Article:
_____

[A] Dissecting the Volta Architecture: Notes
My notes on the article Dissecting the NVIDIA Volta GPU Architecture via Microbenchmarking. The Volta architecture fundamentally changes how AI computes. There are so many designs that still make an impact on latest architectures. I will dive into these same-in-Volta topics mentioned in Dissecting the NVIDIA Ampere GPU Architecture via Microbenchmarking:
- Instruction Encoding
- Dual-Port Register
Instruction
Volta uses one 128-bit word to encode each instruction together with its corresponding control information. Previous architectures use a 64-bit word to encode each instruction, and a separate 64-bit word to encode control information associated to multiple instructions. The author finds that
- at least 91 bits are used to encode the instruction
- at least 23 bits are used to encode control information;
- the remaining 14 bits appeared to be unused in the author's experiments.
Control Information
On Volta, each control section contains 2 zeroes as its most significant bits, and 1 section of 21 bits. In each 128-bit word, control information is preceded and followed by the instruction encoding bits.
6 sections containing control information are organized as follows:
| Width (bits) | 4 | 6 | 3 | 3 | 1 | 4 |
|---|---|---|---|---|---|---|
| Meaning | Reuse flags | Wait barrier mask | Read barrier index | Write barrier index | Yield flag | Stall Cycles |
Reuse flags
Each of the 4 reuse flag bits corresponds to one of the 8-byte slots. When a flag is set, the value of the register in the corresponding slot will be stored in the reuse cache for future instructions to consume. Reuse mitigates register bank conflicts. The least significant bit in reuse flags controls the cache for the first source operand slot. The most significant bit is for the fourth source operand slot.

_____

Write out a passage of the Volta notes word for word, beginning at the words "6 sections containing" and ending after "fourth source operand slot.". None of the data is needed for this.

(Spatial reasoning dataset excerpts)
_____

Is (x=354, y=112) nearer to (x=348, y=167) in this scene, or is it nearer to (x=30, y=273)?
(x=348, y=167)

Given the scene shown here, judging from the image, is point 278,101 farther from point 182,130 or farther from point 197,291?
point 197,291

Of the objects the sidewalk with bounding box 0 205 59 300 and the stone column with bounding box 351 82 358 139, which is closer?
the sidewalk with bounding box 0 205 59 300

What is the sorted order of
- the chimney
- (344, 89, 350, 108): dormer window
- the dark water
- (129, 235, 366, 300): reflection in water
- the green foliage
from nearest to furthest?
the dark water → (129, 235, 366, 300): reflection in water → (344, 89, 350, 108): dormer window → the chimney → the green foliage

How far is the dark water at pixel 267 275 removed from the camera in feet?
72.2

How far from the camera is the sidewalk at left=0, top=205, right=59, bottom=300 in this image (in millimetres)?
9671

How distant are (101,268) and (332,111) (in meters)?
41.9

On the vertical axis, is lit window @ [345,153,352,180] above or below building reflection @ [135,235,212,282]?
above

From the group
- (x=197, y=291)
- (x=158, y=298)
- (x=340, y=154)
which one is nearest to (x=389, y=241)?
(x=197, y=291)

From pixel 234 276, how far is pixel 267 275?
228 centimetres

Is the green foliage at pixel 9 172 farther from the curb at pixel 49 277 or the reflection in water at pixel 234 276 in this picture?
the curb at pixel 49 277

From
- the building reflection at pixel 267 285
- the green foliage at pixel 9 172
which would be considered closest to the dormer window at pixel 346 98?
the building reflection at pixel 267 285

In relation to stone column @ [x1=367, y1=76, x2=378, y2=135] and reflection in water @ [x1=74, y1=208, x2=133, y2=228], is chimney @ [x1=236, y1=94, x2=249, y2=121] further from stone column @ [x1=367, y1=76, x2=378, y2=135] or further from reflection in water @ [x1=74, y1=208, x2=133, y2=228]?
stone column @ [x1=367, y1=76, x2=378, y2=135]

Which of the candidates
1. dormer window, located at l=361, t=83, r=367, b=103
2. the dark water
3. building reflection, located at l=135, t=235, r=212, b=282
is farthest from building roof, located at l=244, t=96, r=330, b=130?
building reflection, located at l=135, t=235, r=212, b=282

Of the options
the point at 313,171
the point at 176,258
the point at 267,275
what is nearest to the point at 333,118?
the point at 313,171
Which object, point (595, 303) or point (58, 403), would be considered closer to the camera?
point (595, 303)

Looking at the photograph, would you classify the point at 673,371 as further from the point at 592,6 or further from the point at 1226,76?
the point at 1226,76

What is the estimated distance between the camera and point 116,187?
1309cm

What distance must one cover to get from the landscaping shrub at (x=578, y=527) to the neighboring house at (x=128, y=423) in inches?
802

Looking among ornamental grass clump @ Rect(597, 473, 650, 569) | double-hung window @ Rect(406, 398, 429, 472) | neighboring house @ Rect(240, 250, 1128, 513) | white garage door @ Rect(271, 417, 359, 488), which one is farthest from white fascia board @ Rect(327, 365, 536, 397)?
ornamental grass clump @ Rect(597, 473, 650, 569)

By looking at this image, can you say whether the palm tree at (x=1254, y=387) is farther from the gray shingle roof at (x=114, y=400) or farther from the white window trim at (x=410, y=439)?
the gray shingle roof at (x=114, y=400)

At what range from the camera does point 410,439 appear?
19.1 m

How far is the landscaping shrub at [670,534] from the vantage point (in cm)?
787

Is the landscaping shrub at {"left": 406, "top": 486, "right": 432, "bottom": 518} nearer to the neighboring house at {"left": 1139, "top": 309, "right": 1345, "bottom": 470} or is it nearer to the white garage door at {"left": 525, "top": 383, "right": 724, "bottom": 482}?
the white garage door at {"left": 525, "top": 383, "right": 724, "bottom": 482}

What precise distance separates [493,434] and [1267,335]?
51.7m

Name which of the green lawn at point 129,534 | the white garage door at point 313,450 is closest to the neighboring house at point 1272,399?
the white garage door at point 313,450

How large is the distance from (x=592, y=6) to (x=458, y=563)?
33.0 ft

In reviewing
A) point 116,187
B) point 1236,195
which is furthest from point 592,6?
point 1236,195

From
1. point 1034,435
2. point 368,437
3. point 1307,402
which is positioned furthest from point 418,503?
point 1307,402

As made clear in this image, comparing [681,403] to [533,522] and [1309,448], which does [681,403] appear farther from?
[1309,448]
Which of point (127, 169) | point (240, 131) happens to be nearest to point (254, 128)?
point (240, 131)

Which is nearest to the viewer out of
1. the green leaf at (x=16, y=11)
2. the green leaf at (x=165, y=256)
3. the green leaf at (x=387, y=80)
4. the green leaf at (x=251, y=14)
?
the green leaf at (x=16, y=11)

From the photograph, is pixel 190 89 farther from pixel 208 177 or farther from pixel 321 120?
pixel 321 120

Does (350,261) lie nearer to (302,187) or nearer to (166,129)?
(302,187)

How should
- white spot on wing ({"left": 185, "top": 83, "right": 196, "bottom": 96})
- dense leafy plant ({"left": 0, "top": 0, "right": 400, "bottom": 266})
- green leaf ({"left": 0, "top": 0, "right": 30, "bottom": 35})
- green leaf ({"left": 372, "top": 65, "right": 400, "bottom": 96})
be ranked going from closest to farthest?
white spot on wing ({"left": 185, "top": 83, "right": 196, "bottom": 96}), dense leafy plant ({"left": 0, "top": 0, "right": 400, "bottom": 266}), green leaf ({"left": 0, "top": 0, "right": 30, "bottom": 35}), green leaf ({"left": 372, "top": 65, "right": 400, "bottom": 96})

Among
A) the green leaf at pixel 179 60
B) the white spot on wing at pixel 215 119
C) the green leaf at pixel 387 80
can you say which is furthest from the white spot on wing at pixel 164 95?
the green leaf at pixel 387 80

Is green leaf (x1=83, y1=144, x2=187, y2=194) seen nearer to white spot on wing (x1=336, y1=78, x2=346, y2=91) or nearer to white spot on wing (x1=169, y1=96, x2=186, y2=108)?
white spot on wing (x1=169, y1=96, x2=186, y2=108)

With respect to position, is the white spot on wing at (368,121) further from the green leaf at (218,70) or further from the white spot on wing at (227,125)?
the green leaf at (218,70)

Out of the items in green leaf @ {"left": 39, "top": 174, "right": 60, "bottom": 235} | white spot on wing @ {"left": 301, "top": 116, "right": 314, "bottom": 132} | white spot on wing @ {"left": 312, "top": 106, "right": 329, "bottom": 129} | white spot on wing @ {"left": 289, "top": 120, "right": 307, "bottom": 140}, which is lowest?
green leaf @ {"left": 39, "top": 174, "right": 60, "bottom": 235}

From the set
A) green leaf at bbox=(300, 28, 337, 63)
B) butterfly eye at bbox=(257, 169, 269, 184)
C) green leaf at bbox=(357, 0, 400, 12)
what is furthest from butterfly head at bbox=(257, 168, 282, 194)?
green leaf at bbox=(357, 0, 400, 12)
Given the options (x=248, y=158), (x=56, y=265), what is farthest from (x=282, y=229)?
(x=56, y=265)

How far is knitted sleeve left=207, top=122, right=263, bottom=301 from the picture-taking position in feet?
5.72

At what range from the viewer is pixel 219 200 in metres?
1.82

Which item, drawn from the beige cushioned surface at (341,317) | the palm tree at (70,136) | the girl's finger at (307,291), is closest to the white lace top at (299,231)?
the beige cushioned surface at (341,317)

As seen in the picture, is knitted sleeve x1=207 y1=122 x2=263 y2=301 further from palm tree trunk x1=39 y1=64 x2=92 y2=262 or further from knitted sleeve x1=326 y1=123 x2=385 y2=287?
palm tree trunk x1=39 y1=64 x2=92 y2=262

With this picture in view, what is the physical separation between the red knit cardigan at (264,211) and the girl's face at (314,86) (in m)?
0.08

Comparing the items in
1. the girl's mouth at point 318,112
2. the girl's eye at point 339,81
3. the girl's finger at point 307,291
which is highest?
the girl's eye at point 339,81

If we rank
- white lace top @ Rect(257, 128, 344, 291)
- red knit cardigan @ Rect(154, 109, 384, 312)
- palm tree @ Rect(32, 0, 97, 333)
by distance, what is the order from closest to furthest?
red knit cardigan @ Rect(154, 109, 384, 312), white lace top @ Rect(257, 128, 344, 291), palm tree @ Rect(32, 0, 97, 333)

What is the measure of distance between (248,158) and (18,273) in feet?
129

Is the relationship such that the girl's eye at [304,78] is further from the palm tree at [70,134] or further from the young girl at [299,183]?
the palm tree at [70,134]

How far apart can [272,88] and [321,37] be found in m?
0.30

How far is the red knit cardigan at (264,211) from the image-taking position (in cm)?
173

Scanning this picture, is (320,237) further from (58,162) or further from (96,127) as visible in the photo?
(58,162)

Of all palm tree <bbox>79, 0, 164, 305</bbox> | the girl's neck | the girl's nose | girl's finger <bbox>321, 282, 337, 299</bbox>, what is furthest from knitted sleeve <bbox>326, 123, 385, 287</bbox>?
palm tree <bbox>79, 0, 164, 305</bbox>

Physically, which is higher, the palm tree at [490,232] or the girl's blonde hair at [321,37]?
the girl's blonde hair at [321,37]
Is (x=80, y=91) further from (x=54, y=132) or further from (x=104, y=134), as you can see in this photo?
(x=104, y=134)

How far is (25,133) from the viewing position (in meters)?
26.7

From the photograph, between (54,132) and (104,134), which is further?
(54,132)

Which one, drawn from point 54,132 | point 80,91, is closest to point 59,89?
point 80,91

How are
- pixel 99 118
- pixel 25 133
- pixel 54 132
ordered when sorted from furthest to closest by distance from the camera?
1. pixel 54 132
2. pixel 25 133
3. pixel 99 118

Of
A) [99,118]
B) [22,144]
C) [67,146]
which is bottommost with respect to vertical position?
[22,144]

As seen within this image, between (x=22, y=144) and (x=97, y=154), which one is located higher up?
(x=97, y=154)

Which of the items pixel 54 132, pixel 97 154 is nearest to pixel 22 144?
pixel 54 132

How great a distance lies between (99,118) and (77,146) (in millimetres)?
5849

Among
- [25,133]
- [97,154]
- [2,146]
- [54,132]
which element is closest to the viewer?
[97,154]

_____

Reply to the exercise:
6 sections containing control information are organized as follows:
| Width (bits) | 4 | 6 | 3 | 3 | 1 | 4 |
|---|---|---|---|---|---|---|
| Meaning | Reuse flags | Wait barrier mask | Read barrier index | Write barrier index | Yield flag | Stall Cycles |
Reuse flags
Each of the 4 reuse flag bits corresponds to one of the 8-byte slots. When a flag is set, the value of the register in the corresponding slot will be stored in the reuse cache for future instructions to consume. Reuse mitigates register bank conflicts. The least significant bit in reuse flags controls the cache for the first source operand slot. The most significant bit is for the fourth source operand slot.